- [EXERCISE BRIEF]
In the plan provisions on adjustments and change in control below, reproduce everything from "Adjustments. In the" down to "and 10 hereof." word for word.

- [SOURCE TEXT]
Adjustments; Dissolution or Liquidation; Merger or Change in Control.

(a)                
Adjustments. In the event that any dividend or other distribution (whether in the form of
cash, Shares, other securities, or other property), recapitalization, stock split, reverse stock split, reorganization, merger, consolidation,
split-up, spin-off, combination, repurchase, or exchange of Shares or other securities of the Company, or other change in the corporate
structure of the Company affecting the Shares occurs, the Administrator, in order to prevent diminution or enlargement of the benefits
or potential benefits intended to be made available under the Plan, will adjust the number and class of Shares that may be delivered under
the Plan and/or the number, class, and price of Shares covered by each outstanding Award, and the numerical Share limits set forth in
Sections 3, 6, 7, 8, 9 and 10 hereof.

(b)               
Dissolution or Liquidation. In the event of the proposed dissolution or liquidation of the
Company, the Administrator will notify each Participant as soon as practicable prior to the effective date of such proposed transaction.
To the extent it has not been previously exercised, an Award will terminate immediately prior to the consummation of such proposed action.

(c)                
Change in Control. In the event of a merger of the Company with or into another corporation
or other entity or a Change in Control, each outstanding Award will be treated as the Administrator determines (subject to the provisions
of the proceeding paragraph) without a Participant’s consent, including, without limitation, that (i) Awards will be assumed,
or substantially equivalent Awards will be substituted, by the acquiring or succeeding corporation (the “Successor Corporation”)

- [RECORDED DATA]
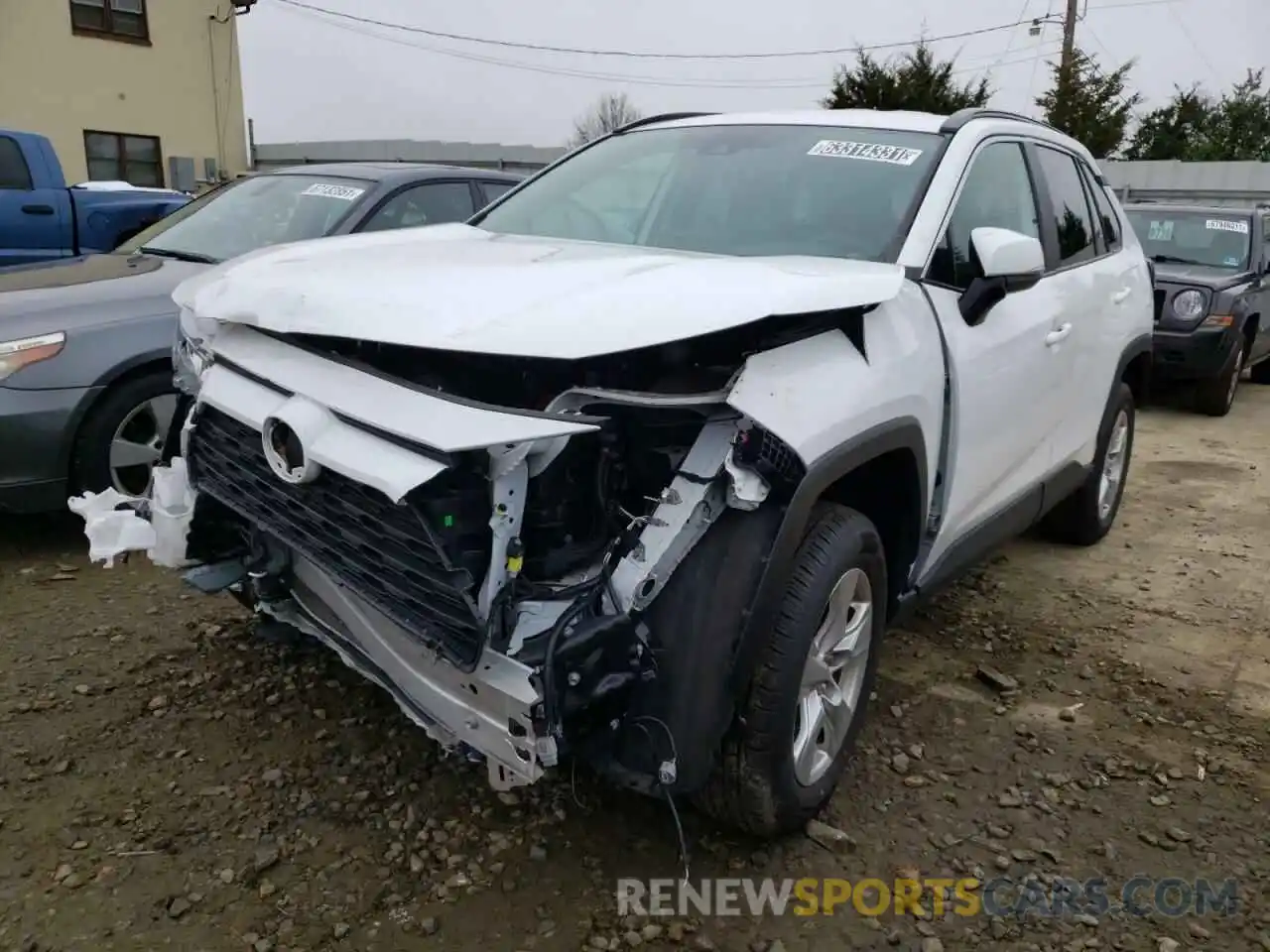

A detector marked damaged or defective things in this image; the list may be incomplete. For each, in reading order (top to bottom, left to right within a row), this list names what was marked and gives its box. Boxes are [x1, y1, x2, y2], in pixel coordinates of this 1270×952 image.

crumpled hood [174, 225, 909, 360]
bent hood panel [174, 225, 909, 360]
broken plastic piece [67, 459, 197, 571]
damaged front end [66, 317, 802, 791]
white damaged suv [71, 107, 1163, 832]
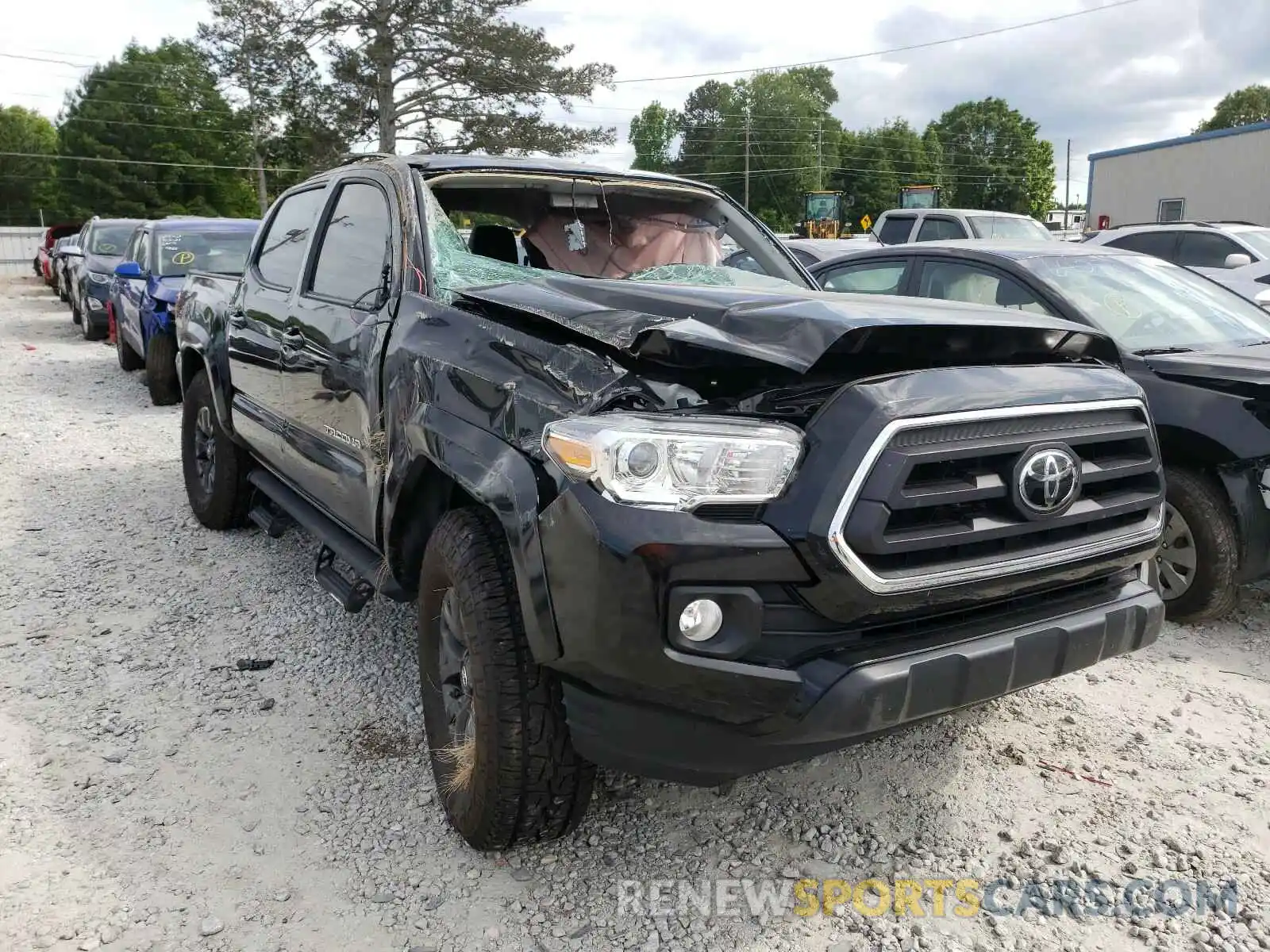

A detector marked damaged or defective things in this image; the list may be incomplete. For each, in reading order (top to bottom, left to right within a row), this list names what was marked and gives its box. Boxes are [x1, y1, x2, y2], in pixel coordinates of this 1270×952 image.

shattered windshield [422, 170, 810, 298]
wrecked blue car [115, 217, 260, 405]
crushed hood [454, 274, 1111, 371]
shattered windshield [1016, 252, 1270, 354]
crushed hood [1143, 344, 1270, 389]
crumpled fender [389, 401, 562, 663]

==

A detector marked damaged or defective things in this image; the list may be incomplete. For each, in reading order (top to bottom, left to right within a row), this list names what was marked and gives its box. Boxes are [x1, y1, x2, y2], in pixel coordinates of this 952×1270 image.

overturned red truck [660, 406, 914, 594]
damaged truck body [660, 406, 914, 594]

* * *

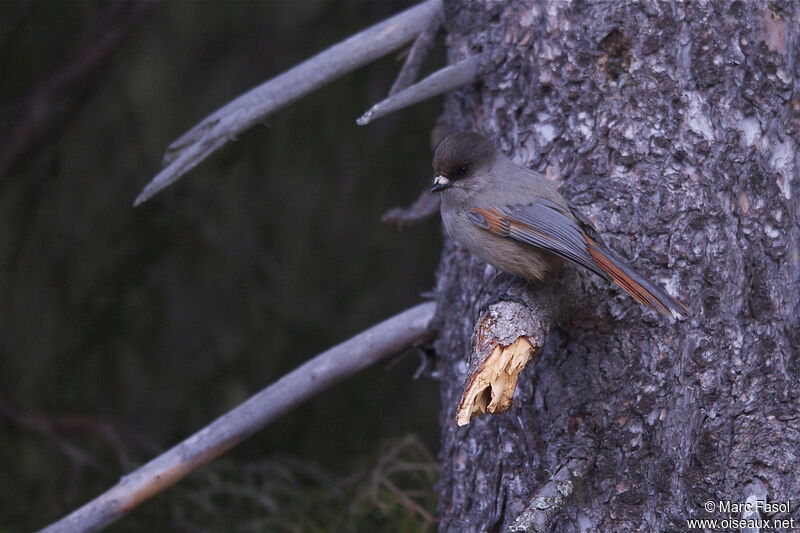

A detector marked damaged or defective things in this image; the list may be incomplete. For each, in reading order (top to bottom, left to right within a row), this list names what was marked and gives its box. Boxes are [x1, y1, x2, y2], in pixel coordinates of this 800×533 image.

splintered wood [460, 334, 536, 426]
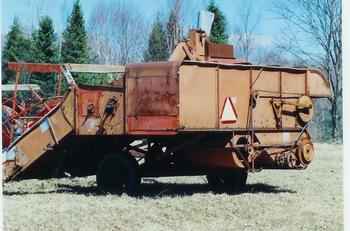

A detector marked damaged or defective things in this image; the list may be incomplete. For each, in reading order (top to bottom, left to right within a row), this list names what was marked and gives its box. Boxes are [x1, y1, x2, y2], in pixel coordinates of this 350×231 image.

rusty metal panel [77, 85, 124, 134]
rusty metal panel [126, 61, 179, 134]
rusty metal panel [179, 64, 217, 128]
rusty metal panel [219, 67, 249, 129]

- [REPLY TO THE TASK]
Adjustments. In the event that any dividend or other distribution (whether in the form of
cash, Shares, other securities, or other property), recapitalization, stock split, reverse stock split, reorganization, merger, consolidation,
split-up, spin-off, combination, repurchase, or exchange of Shares or other securities of the Company, or other change in the corporate
structure of the Company affecting the Shares occurs, the Administrator, in order to prevent diminution or enlargement of the benefits
or potential benefits intended to be made available under the Plan, will adjust the number and class of Shares that may be delivered under
the Plan and/or the number, class, and price of Shares covered by each outstanding Award, and the numerical Share limits set forth in
Sections 3, 6, 7, 8, 9 and 10 hereof.